Philippe Caubère se remarquait vraiment, car il prenait la lumière, il était très sportif, se donnait vraiment. Ils étaient tous extraordinaires bien sûr, d’ailleurs Clémence Massart [programmée à l’Athénée dans
L’Asticot de Shakespeare] était présente aussi, mais c’est lui qui a attiré mon attention : je l’avais vu dans d’autres spectacles, mais je ne l’avais jamais remarqué à ce point.
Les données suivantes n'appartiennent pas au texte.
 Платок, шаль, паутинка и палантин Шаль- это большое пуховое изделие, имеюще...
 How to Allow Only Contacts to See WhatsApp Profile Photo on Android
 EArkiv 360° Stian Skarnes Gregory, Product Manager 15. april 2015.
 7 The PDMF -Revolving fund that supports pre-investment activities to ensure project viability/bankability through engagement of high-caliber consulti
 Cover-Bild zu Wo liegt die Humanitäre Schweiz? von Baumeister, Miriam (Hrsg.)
On se disait “mais quel comédien !”
Photo : Michèle Laurent
Notre première rencontre est intervenue à Avignon pour son Roman d’un acteur, que j’avais programmé à l’Athénée avant de le voir, car de toute façon personne ne l’avait vu : Bernard Faivre d’Arcier, le directeur du Festival d’Avignon, avait porté ce projet délirant dont on doit l’initiative au regretté Alain Crombecque, mais je ne suis pas sûr que beaucoup de directeurs l’aient suivi. Il n’y avait pas beaucoup de candidats pour programmer la totalité en effet, car il s’agissait de onze spectacles différents. J’avais vu un autre spectacle de Philippe, La Danse du Diable, et voulais le programmer, mais il m’avait répondu qu’il ne voulait plus le jouer : finalement, il l’a rejoué à l’Athénée en 2014…
Le Roman d’un acteur s’est donc joué à l’Athénée du 19 septembre au 26 novembre 1994, pour quarante-sept représentations ayant rassemblé presque 25 000 spectateurs, soit 531 personnes par soir pour un théâtre qui offre 570 places dont trente avec visibilité réduite. C’est un
succès phénoménal pour une si longue période. Mais en fait, l’histoire de Philippe Caubère avec l’Athénée a commencé lorsque sa femme et collaboratrice Véronique Coquet avait demandé à Pierre Bergé une salle où jouer (si vous n’avez pas suivi, voir épisode précédent de Dans le bureau du directeur
ici).
Le matin, on faisait le montage, et Philippe Caubère répétait l’après-midi. Comme il n’y avait pas de décor, il était possible d’enchaîner les répétitions et les représentations dans la même journée. Il fallait alors répéter l’après-midi le spectacle du lendemain, et jouer le soir le spectacle du jour. On ne parvenait pas à se souvenir de ce qu’il allait répéter, de l’heure à laquelle il arriverait, et même de ce qu’il allait jouer le soir… Comme il alternait les différentes pièces, le calendrier était difficile à mémoriser. On se demandait souvent : “qu’est-ce qu’il fait demain, déjà ?...”. Il était dans une forme éblouissante, puisqu’il travaillait 24 heures sur 24.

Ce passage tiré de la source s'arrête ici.